Friday, January 7, 2011

Clear Magazine Story

Clearly fearless,
                    Clear magazine pushes the publishing envelope with the
                    Adobe® Creative Suite 2, including Adobe InDesign® CS2

 The first thing you notice about Clear magazine is its clear cover. You may remark on its daring exploration of different lands, customs, tastes, and languages. You may also be surprised to learn that one issue of Clear was printed entirely on plastic, or that Clear is the first international fashion design magazine located in the Midwestern United States. Clear breaks new ground on several levels, including its own innovative graphic design with sophisticated type effects and eye-catching imagery that make it stand out from other fashion and design magazines. The technology Clear magazine uses to marry words, fonts, and imagery on its pages is the Adobe Creative Suite 2, including Adobe InDesign CS2 software.

“We switched over from QuarkXPress™ to Adobe InDesign, and it’s literally the best thing we’ve ever done,” says Emin Kadi, co-founder of Clear magazine. “It’s just incredible what we can do with InDesign CS2 from a creative standpoint. The software is friendly to use, and the sky’s the limit with InDesign CS2 as far as page layout.” What began as the vision of co-founders Kadi and Ivana Kalafatic has grown into a stunning success. Clear magazine literally jumps off newsstand shelves—where 80% of its readers purchase the magazine. “It’s amazing and exciting to start a magazine out of thin air,” says Kalafatic. “Especially being located in Detroit and making it onto the international stage.” New ideas, new media Driven by its stunning content, design, and photography—created by Kadi, Kalafatic and the magazine’s design staff—Clear now has an international circulation of 100,000 in 26 countries including Canada, Italy, the United Kingdom, Germany, France, Sweden, Finland, Norway, Japan, Australia, and Mexico. Kadi and Kalafatic are creating their 20th issue, and have big plans for the future. They will continue featuring articles about luxury items, combined with exceptional photography and clean, eye-catching layouts. And, although the primary medium for Clear to date has been print, Kadi and Kalafatic plan to take Clear to new places and new media.
“Clear could be content on a cell phone, or a clear pocket on a pair of jeans,” says Kadi. “Clear is a palette for creativity and interaction that people can use to get excited, inspired, and hopefully elevated.” Pushing the publishing envelope Clear prints its own magazine from cover to cover and experiments with what Kalafatic deems off-thewall elements. The plastic issue of Clear won two major international design awards and has become a hot collector’s item. “You couldn’t tear it. You could actually take it in the pool or in your bathtub with you,” says Kadi. “I actually met a famous designer because he was reading the magazine in his bathtub, just dunking it in the water, and he called us up and said ‘who are you guys?’”

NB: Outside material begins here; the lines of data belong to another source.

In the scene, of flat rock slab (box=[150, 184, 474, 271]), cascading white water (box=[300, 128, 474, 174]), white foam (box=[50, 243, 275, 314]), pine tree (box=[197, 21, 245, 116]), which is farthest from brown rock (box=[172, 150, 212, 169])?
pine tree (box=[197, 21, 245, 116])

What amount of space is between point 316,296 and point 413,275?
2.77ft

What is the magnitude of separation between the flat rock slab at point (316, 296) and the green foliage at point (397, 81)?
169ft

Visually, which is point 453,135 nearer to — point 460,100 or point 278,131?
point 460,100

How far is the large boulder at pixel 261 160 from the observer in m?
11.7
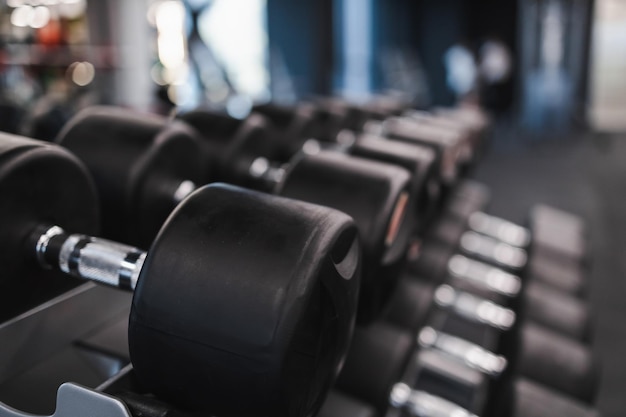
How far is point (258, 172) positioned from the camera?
1.06 metres

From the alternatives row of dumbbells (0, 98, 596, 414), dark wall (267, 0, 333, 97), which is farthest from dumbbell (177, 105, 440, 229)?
dark wall (267, 0, 333, 97)

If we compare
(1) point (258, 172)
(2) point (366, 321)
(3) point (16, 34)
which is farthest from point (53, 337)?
(3) point (16, 34)

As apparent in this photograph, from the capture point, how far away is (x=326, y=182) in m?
0.72

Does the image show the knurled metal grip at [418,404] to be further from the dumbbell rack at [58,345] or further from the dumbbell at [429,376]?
the dumbbell rack at [58,345]

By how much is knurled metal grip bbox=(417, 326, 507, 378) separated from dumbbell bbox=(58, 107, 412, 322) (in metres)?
0.67

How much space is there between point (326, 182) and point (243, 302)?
30 centimetres

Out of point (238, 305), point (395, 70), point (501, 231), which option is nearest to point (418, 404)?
point (238, 305)

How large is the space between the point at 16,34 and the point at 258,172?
3111 millimetres

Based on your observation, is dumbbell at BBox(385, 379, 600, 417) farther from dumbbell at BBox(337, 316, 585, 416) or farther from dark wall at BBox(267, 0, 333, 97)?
dark wall at BBox(267, 0, 333, 97)

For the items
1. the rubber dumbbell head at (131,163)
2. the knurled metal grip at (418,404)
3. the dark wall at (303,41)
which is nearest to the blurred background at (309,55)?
the dark wall at (303,41)

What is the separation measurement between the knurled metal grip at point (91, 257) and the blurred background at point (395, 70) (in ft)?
2.25

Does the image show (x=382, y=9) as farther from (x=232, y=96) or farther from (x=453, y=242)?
(x=453, y=242)

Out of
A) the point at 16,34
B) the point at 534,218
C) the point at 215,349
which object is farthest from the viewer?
the point at 16,34

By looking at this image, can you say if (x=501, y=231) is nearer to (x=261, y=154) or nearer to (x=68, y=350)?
(x=261, y=154)
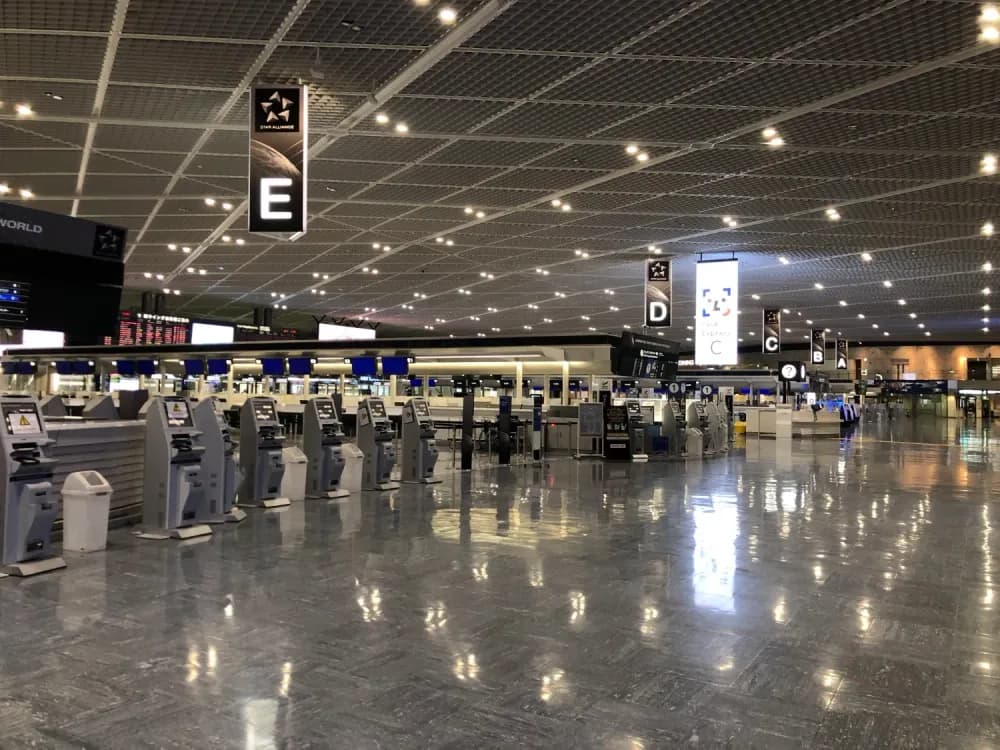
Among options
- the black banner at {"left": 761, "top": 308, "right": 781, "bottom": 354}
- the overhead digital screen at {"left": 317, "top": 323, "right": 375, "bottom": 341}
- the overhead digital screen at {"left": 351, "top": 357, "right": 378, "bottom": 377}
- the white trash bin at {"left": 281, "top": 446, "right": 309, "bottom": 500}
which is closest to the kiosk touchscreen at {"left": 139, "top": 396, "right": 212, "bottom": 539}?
the white trash bin at {"left": 281, "top": 446, "right": 309, "bottom": 500}

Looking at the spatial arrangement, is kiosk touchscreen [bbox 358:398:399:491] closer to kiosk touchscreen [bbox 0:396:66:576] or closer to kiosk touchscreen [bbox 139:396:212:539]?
kiosk touchscreen [bbox 139:396:212:539]

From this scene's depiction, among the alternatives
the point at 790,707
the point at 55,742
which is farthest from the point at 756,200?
the point at 55,742

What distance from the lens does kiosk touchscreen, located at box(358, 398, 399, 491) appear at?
1180 cm

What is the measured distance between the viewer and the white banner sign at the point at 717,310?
59.5 ft

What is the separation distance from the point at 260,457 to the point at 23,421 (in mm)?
3614

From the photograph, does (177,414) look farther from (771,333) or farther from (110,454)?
(771,333)

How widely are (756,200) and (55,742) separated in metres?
13.3

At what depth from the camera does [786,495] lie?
1191 centimetres

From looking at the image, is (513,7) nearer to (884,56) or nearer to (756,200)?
(884,56)

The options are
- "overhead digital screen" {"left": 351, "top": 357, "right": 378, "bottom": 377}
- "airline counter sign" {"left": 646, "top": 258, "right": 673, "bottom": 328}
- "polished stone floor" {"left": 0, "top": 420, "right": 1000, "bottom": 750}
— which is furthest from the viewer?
"overhead digital screen" {"left": 351, "top": 357, "right": 378, "bottom": 377}

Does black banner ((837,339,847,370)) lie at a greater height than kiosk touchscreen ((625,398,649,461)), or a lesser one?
greater

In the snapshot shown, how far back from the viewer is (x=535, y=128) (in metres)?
10.3

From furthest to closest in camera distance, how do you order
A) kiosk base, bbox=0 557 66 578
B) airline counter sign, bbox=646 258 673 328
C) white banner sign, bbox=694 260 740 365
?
airline counter sign, bbox=646 258 673 328, white banner sign, bbox=694 260 740 365, kiosk base, bbox=0 557 66 578

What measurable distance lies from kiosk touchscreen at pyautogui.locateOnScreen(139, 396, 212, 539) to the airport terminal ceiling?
12.8ft
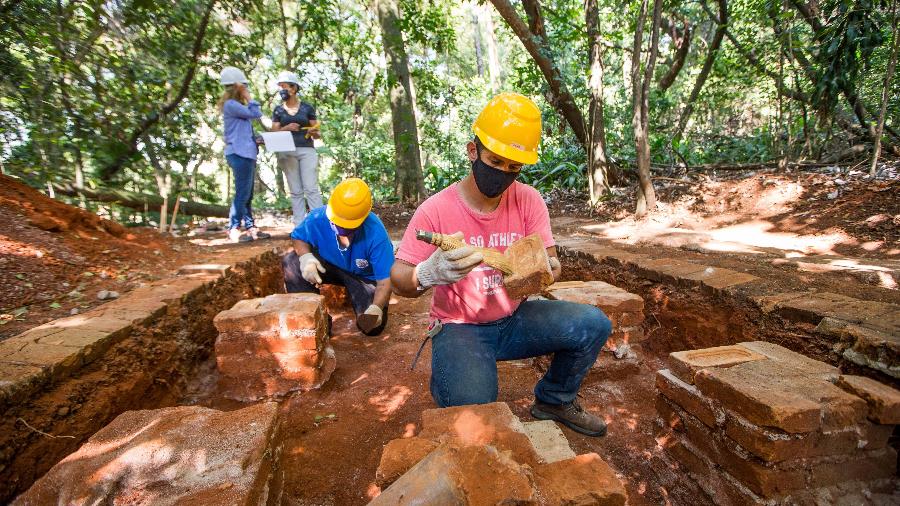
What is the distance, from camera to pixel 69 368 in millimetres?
1834

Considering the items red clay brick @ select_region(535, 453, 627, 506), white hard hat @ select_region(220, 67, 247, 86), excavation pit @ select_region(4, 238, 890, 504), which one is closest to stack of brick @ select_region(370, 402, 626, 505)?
red clay brick @ select_region(535, 453, 627, 506)

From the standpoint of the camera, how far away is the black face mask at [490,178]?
196 centimetres

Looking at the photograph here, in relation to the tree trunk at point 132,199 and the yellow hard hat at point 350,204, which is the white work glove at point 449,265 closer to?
the yellow hard hat at point 350,204

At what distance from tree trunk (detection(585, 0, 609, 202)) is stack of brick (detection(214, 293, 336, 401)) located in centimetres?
502

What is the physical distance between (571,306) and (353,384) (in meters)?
1.55

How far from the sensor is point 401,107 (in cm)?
786

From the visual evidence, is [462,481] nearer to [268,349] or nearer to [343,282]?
[268,349]

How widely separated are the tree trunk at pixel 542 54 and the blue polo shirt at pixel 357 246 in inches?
171

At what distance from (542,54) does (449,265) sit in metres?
5.70

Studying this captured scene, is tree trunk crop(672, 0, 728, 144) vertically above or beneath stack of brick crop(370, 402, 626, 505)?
above

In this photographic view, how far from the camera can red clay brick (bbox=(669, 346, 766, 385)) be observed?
177 centimetres

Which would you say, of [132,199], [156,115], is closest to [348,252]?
[156,115]

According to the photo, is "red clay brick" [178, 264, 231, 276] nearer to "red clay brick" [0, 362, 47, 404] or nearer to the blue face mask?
the blue face mask

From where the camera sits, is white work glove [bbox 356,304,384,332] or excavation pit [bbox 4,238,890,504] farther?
white work glove [bbox 356,304,384,332]
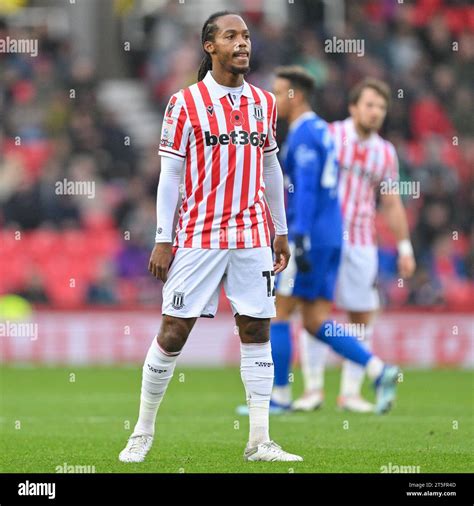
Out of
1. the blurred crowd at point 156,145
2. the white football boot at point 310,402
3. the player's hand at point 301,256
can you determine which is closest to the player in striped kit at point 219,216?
the player's hand at point 301,256

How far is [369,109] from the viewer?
1156cm

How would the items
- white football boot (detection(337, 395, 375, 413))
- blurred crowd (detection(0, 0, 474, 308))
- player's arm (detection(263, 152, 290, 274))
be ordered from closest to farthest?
player's arm (detection(263, 152, 290, 274)) → white football boot (detection(337, 395, 375, 413)) → blurred crowd (detection(0, 0, 474, 308))

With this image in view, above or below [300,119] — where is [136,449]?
below

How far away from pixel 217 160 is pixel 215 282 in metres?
0.69

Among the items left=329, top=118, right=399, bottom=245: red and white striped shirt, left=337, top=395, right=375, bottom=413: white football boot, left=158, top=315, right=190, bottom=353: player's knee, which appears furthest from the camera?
left=329, top=118, right=399, bottom=245: red and white striped shirt

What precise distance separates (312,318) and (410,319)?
19.5 ft

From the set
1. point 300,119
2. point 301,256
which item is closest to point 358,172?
point 300,119

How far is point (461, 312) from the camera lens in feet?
54.9

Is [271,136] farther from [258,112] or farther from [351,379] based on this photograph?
[351,379]

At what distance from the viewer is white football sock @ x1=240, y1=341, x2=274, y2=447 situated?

issue, because of the tremendous response to the first one, despite the fact that the first one was incredibly difficult to produce. “You can’t really stack plastic too high,” explains Kadi. “Otherwise, it does something called bricking, where you can’t pull the pages apart. I remember our entire storage facility was full of these little stacks of Clear everywhere. It felt good. But it was also scary.” According to Kalafatic, the next plastic issue will incorporate more plasticized products produced by Clear and its partners. “There’s a lot of leveraging of opportunity that we love to do for ourselves and for our partners and our friends, which is what we consider all of our advertisers,” says Kalafatic. Clear has been fearless in other ways as well. The print quality of the magazine goes beyond beautiful, verging on unbelievable. The magazine is printed using stochastic printing, a method in which extremely tiny dots of ink are randomly scattered across the printing surface, similar to the grain in photographic film. The technique produces rich color halftones with exquisite detail. “The sheer creative joy of seeing each magazine issue come off the presses can’t be overstated,” says Kalafatic. “Each issue is like an animal or a child that we’ve created and nurtured.” Clear was also the first magazine to use magnetic paper. The inventor of the specialized paper approached the co-founders of Clear and asked them to pioneer printing on his new medium. Clear designers created collectible artwork that was printed on the magnetic paper and could be torn out of the magazine and stuck to objects like refrigerators. Clearly the best software With the motto, “Don’t pollute the product” Kalafatic and Kadi are careful about who touches Clear from editorial, advertising, staffing, and design standpoints. They are also fanatical about having complete creative control over the end product. Design considerations are first and foremost, which is why the pair rely on the Adobe Creative Suite 2. “We’re always excited to see a beautiful form come to life on a page through the marriage of a word and a font,” says Kalafatic. “Nothing compares to InDesign CS2 when it comes to creative control and tools for enabling us to achieve typographical finesse.”